● SOURCE
----

When it comes to painting, often there are quick jobs that aren’t worth using masking tape for. A good alternative is to use a long, straight-edged scraper to protect the surface you don’t want paint on. Just place the scraper flush to the surface you want to protect and start painting.

Step by Step Instructions

1 Pre-cut the timber to size
2 Measure and mark for the shelf ends
3 Cut the ends of the shelf to size
4 Assemble the shelf
5 Attach the ends of the shelf
6 Mark your rail position
7 Attach the front rail
8 Putty up the holes
9 Paint the shelf
10 Fix the shelf to the wall
  • Step 1. Pre-cut the timber to size

    Before you start this project, you can make it easier by having your timber pre-cut at your local Bunnings. We had our Tasmanian oak hardwood cut to 2 x 600mm lengths with an extra length needed for the shelf ends.

  • Step 2. Measure and mark for the shelf ends

    To create the shelf ends, measure out two lengths of 70mm on your spare hardwood for the ends and make your mark.

  • Step 3. Cut the ends of the shelf to size

    With your safety gear on, use a drop saw to cut your timber to size for the shelf ends.

  • Step 4. Assemble the shelf

    Run a bead of glue along the edges of both 600mm timber lengths. Then create an L-shape with the edges flush. Secure them with a fixing gun and 50mm brad nails. 

  • Step 5. Attach the ends of the shelf

    Apply a bead of PVA glue to the bottoms of the shelf ends. Put them in place, making sure the edges are flush. Turn the shelf over and use the fixing gun and 50mm brads to fix them in place.

  • Step 6. Mark your rail position

    Find the halfway mark on the shelf sides with a tape measure and mark at the front. Use the T-square to make the lines straight. The 20mm D moulding for the front rail of the shelf will be attached just above this line.  

  • Step 7. Attach the front rail

    Put the front rail in place so that it’s sitting just above where you marked. Use the fixing gun and the 15mm brads to attach the rail to the front of the shelf. Due to the thin moulding, another method of attaching the rail is to pre-drill using a 1mm drill bit and attach with a 20mm screw.

  • Step 8. Putty up the holes

    To clean up your shelf, use wood putty and a putty knife to fill the nail holes. Then let it dry and sand back with the 120 grit sandpaper for a great finish.

  • Step 9. Paint the shelf

    Before you start painting, tape up the parts of the shelf you want to protect. We painted the front rail with a colour called peppermint pie. The rest of the shelf was varnished to protect the timber and bring out the natural grain. Apply as many coats as necessary, leaving it to dry between coats.

----

● ENTRIES
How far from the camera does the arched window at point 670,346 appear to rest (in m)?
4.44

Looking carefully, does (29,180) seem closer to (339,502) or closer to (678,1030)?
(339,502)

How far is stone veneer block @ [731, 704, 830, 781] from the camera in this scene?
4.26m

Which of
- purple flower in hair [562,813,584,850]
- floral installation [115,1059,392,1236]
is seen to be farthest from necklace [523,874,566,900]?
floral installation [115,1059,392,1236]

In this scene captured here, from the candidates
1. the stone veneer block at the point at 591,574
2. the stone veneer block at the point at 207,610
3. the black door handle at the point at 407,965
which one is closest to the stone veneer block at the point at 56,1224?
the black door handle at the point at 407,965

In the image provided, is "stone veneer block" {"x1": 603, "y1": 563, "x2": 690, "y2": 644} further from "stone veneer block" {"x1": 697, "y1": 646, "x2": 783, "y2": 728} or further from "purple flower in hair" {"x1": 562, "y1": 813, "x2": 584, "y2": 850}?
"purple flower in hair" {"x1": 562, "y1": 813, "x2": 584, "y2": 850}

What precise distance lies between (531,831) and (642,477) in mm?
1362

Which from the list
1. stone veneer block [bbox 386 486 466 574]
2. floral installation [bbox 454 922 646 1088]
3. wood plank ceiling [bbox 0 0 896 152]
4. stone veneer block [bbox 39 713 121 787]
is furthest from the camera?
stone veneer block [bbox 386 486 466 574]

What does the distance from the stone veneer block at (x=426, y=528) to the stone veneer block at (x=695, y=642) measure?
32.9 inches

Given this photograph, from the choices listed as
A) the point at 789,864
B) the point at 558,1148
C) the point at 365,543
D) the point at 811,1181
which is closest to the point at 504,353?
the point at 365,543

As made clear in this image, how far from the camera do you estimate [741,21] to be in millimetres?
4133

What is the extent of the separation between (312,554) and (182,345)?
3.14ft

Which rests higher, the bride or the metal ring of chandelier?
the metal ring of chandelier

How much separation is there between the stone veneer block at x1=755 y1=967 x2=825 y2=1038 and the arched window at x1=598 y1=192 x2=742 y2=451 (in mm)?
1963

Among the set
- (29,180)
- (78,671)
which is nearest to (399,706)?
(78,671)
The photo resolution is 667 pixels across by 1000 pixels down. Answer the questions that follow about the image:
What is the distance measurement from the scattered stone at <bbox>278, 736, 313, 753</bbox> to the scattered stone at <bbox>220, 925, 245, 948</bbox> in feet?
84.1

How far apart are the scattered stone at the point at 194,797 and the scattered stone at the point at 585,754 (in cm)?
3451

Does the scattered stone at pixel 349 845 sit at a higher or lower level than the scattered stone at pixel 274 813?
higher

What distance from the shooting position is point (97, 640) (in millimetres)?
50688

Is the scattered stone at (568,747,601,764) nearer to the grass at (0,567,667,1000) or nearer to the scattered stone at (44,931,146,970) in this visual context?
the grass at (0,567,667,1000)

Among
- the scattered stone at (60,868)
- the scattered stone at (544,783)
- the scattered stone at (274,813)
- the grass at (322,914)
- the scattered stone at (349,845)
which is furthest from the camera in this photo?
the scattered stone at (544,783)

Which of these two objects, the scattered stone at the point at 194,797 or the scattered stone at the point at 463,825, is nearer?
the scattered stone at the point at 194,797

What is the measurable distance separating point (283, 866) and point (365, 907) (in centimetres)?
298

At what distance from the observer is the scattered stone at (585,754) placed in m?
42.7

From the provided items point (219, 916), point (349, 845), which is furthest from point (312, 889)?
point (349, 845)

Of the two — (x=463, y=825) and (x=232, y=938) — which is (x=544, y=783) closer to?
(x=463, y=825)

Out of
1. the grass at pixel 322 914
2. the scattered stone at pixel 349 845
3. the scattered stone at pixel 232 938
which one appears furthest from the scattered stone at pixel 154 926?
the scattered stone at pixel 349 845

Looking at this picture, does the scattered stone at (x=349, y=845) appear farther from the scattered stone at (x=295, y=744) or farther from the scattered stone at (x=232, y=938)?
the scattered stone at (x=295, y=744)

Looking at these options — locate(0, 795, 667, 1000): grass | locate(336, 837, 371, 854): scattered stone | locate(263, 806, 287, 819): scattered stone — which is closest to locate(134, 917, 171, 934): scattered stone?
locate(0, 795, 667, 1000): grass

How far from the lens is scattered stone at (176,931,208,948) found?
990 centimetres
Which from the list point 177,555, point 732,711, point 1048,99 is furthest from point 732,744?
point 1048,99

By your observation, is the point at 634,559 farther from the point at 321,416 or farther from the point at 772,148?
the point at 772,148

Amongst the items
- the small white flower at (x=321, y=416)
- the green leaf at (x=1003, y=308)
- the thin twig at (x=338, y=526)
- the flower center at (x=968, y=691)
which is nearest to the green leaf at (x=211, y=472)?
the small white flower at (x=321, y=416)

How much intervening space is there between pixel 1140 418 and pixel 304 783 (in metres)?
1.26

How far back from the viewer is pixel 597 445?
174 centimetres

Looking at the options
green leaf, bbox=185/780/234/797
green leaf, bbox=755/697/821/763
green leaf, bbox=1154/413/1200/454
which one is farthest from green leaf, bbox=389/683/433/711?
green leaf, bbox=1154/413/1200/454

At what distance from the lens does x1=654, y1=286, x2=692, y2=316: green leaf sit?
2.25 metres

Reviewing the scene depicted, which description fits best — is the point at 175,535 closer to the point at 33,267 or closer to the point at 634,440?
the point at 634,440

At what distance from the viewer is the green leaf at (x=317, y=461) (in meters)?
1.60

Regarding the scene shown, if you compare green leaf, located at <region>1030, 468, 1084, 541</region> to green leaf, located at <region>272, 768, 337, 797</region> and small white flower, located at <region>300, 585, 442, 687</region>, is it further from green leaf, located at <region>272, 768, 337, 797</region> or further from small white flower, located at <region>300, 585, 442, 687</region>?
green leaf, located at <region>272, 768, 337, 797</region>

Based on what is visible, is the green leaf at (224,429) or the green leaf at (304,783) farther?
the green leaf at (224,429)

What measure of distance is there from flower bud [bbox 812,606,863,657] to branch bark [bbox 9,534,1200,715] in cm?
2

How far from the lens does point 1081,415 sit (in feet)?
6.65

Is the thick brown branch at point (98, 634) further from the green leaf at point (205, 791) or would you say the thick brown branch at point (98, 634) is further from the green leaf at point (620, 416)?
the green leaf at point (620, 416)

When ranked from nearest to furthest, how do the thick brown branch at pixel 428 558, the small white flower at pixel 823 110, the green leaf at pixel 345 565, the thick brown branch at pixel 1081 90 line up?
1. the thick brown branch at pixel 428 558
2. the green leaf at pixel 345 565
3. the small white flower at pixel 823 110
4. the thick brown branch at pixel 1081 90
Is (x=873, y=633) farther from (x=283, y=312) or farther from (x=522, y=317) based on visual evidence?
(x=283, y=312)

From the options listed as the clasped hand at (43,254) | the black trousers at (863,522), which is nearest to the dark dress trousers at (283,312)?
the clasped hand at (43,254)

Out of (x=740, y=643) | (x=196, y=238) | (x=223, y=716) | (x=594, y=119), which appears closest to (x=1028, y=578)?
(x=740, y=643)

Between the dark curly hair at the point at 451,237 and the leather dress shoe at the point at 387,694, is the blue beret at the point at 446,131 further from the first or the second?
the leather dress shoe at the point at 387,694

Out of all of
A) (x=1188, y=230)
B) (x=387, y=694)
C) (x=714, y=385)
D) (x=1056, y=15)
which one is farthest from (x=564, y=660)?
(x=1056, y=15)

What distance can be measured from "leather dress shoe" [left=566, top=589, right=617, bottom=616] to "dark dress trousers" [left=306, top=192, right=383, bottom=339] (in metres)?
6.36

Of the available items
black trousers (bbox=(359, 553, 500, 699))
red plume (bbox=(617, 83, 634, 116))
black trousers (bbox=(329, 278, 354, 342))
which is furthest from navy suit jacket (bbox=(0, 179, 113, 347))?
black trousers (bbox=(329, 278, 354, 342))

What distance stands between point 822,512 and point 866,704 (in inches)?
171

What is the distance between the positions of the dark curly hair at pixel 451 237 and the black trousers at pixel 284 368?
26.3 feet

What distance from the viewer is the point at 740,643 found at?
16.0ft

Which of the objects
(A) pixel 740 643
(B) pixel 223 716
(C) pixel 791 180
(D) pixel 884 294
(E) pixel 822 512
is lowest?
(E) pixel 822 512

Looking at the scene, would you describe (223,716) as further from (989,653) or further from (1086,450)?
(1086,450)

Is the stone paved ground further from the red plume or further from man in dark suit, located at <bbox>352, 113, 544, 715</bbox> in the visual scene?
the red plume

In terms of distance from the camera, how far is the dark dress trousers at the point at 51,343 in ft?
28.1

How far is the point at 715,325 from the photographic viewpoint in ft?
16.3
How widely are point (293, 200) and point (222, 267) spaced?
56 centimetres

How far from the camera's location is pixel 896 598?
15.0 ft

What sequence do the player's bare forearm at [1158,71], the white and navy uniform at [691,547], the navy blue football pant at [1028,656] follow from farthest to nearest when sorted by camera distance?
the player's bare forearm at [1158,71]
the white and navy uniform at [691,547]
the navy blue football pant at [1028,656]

----

● PROMPT
Reproduce a passage of the shelf-building guide word for word, starting with "Before you start painting, tape" and going on through "dry between coats.". The data plays no part in what you're asked to do.

● THE RESPONSE
Before you start painting, tape up the parts of the shelf you want to protect. We painted the front rail with a colour called peppermint pie. The rest of the shelf was varnished to protect the timber and bring out the natural grain. Apply as many coats as necessary, leaving it to dry between coats.